START Passage

I run two bosh pumps and 3/4 lines, hoping to upgrade in the future to 1" or dual 3/4".


----------



## prometheus_ (Oct 6, 2009)

that's an AWFUL lot of water to be pushing.
a good pump running 1/2" NPT (or AN equiv) with the appropriate core is more than sufficient for most things under 1000hp.

my setup is jsut the single line and a 600hp core.
The difference really comes in the size of the resevoir you run and how big of a heat exchange.

Bigger resevoir = distributes the heat evenly throught the water
Bigger exchanger = better heat dissapation

However, there's a fine line between too big and too small. Too small and it's not effective combating heat soak, and too big it becomes too heavy for the gains.

On top of that, you need to keep in mind that you don't want to get a pump that flows TOO much.
The water needs to spend SOME time in the heat exchange and resevoir, otherwise it won't be losing any heat.

Personally my tank will be probably be about 2.5 gallons. I don't want to run without a tank simply because my engine bay gets mighty hot as is, and any water in there isn't going to be keeping that cool.

I need a better job than the **** im in now. Only thing holding me back is my CC and I can't pay it off fast enough :thumbdown:


----------



## huichox4 (Nov 8, 2004)

prometheus_ said:


> that's an AWFUL lot of water to be pushing.
> a good pump running 1/2" NPT (or AN equiv) with the appropriate core is more than sufficient for most things under 1000hp.
> 
> my setup is jsut the single line and a 600hp core.
> ...



water transfers heat extremely well thats why the sizes of the intercooler cores are small in AWIC setups, specially if you see the side where water flows, it has small cavities compared to the air flow side therefore it is better to move as much water as you can through the IC. 

you need all of that water to bring the temperatures back to steady state after a hard pull as soon as possible. 

it was found that with a good size water path 1" or more you can stay at 5* above ambient once the system reached equilibrium and after a good pull through most gears it will be up to 20* and taking less than 30 sec to go back down to equilibrium ....... similar in comparison as an Air to air but the best part is that AWIC is more consistent ..... has usually a shorter charge path and if equipped with a reservoir you can have temps way below ambient. Ice is good for short races though, Auto x and 1/4 mile runs because you should not run a radiator if you use Ice it will actually warm up the ice water. 


have you checked this out ?
http://forums.vwvortex.com/showthre...er-intercooler-syatem-users-I-have-a-question

tons of good info on that thread I started when I built my setup.

Also on your comment that water is not going to spend much time cooling on the rad, Thats is the reason why you get the biggest one you can :thumbup:


----------



## V-dubbulyuh (Nov 13, 2005)

huichox4 said:


> IC core sizing is determined by flow rates of air mostly the water can take care of the cooling no mater the size as long as its flowing plenty.
> 
> I run two bosh pumps and 3/4 lines, hoping to upgrade in the future to 1" or dual 3/4".


My thoughts exactly. I'd figure that if the water-heat transfering system is efficient you would not need a ridiculously sized AWIC core. That being said what size AWIC are you using? I figure a "modest" sized core with a good pump and heat exchanger would be the ideal setup (daily driving use-not a dedicated track car).

END Passage

__Work item A__
Copy the six captioned entries word for word, omitting the picture markers.
The intercooler thread and the entries come from unrelated sources.

START Input

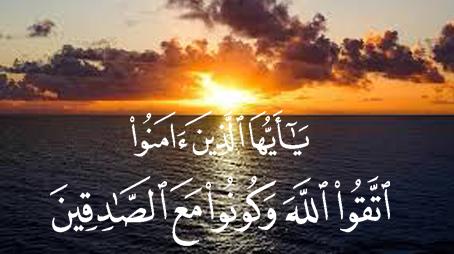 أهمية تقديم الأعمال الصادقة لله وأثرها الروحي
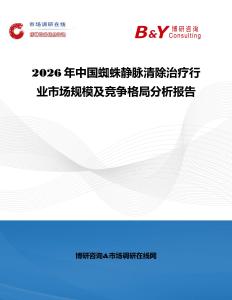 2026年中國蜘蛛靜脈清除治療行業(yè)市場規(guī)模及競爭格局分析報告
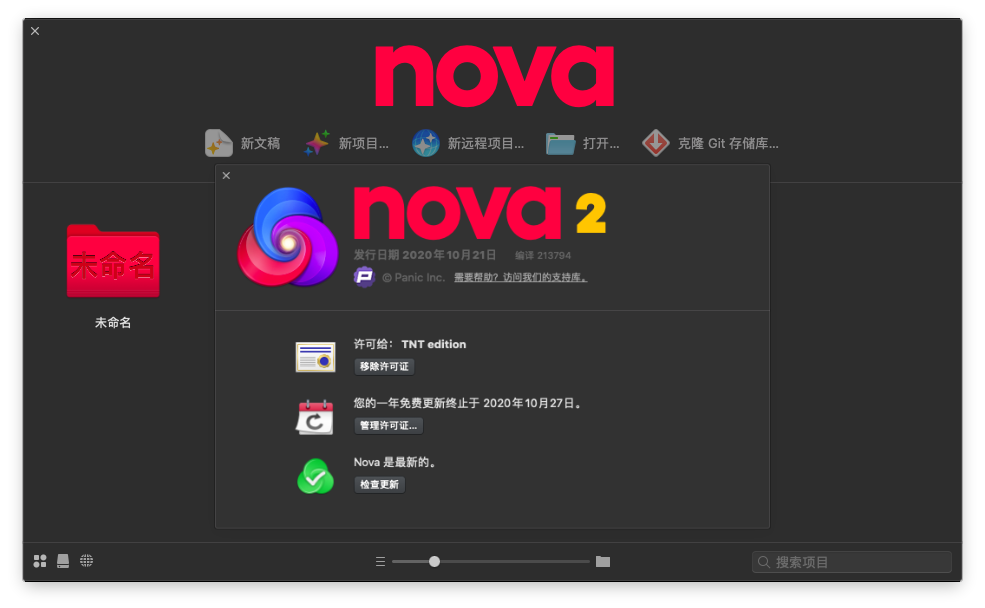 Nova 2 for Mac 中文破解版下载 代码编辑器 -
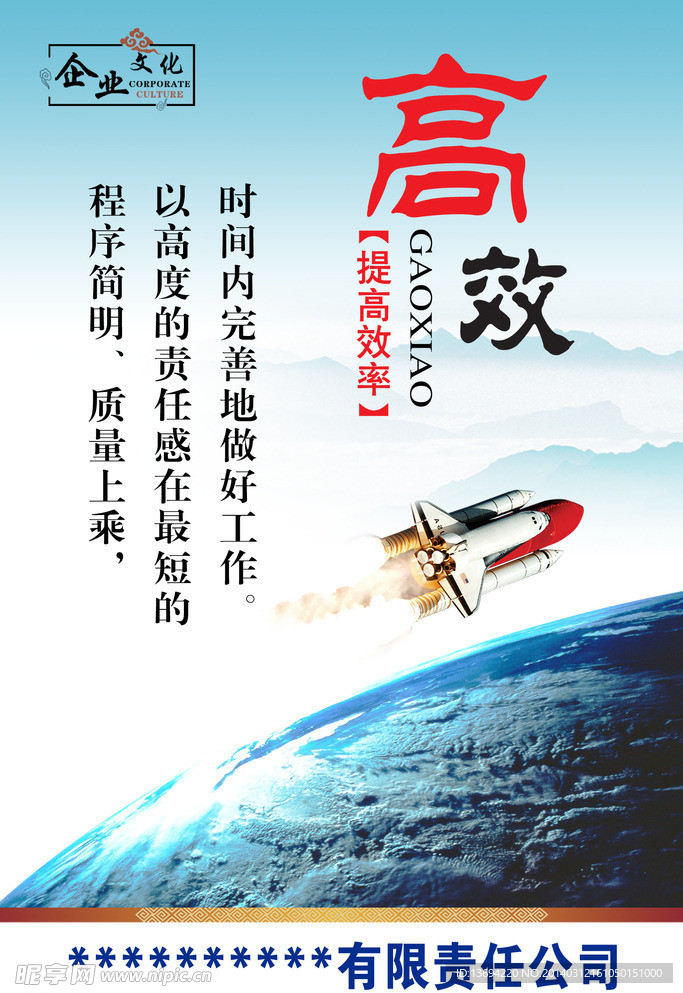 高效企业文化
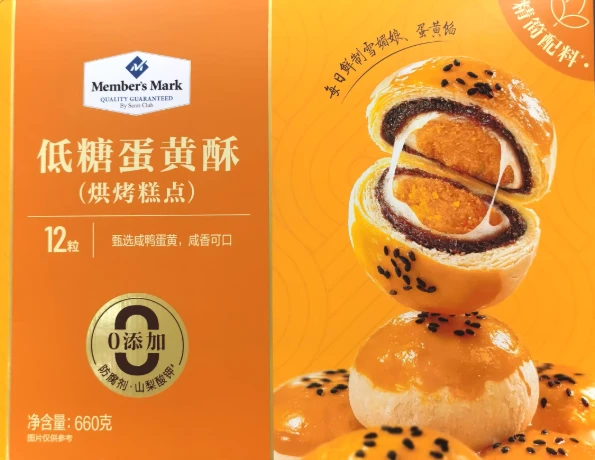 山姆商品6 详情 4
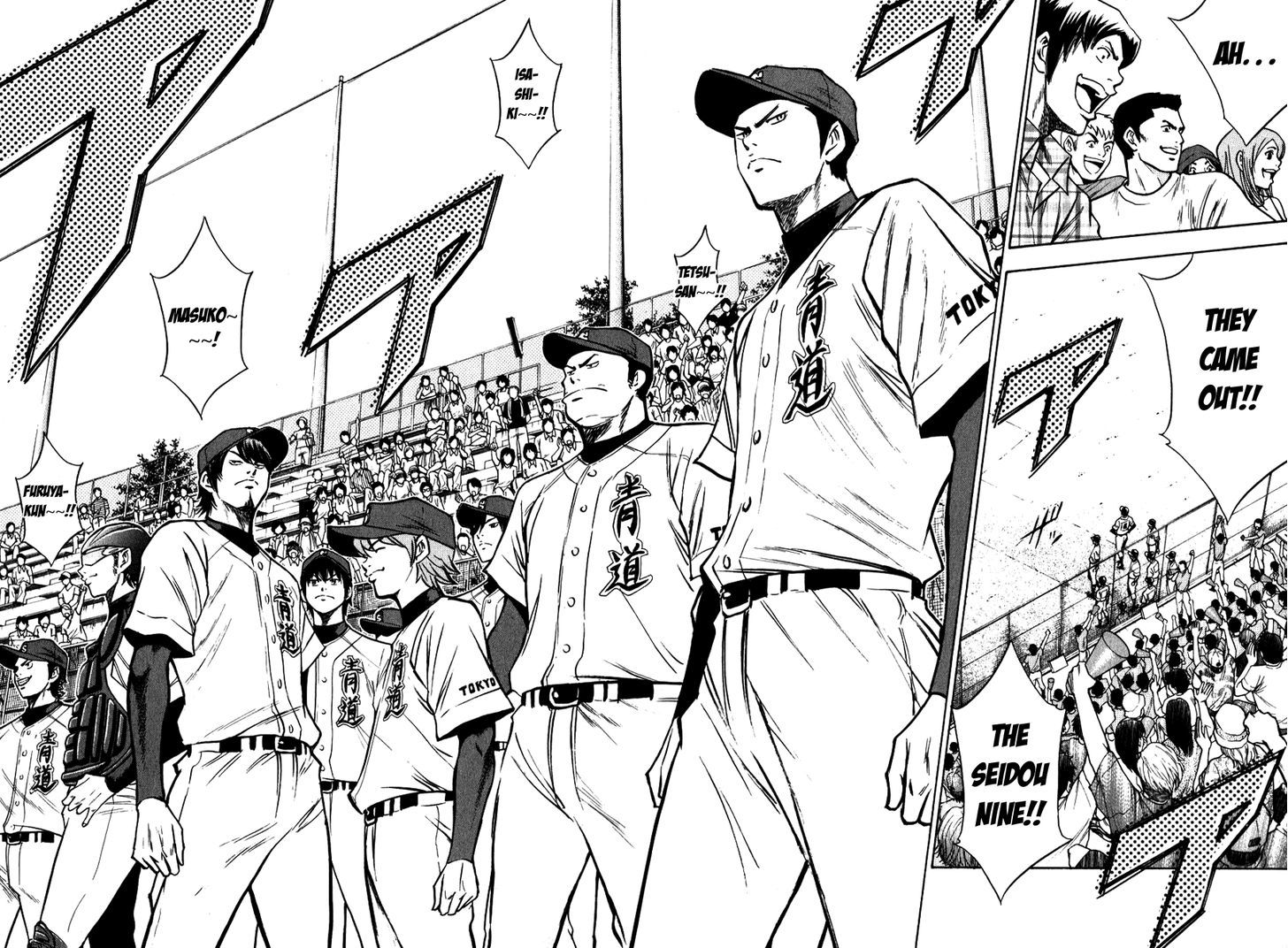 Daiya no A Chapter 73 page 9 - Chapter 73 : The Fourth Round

END Input

__Work item B__
According to the intercooler thread, about how large does prometheus_ expect his tank to be?

__Worked solution A__
 أهمية تقديم الأعمال الصادقة لله وأثرها الروحي
 2026年中國蜘蛛靜脈清除治療行業(yè)市場規(guī)模及競爭格局分析報告
 Nova 2 for Mac 中文破解版下载 代码编辑器 -
 高效企业文化
 山姆商品6 详情 4
 Daiya no A Chapter 73 page 9 - Chapter 73 : The Fourth Round

__Worked solution B__
About 2.5 gallons.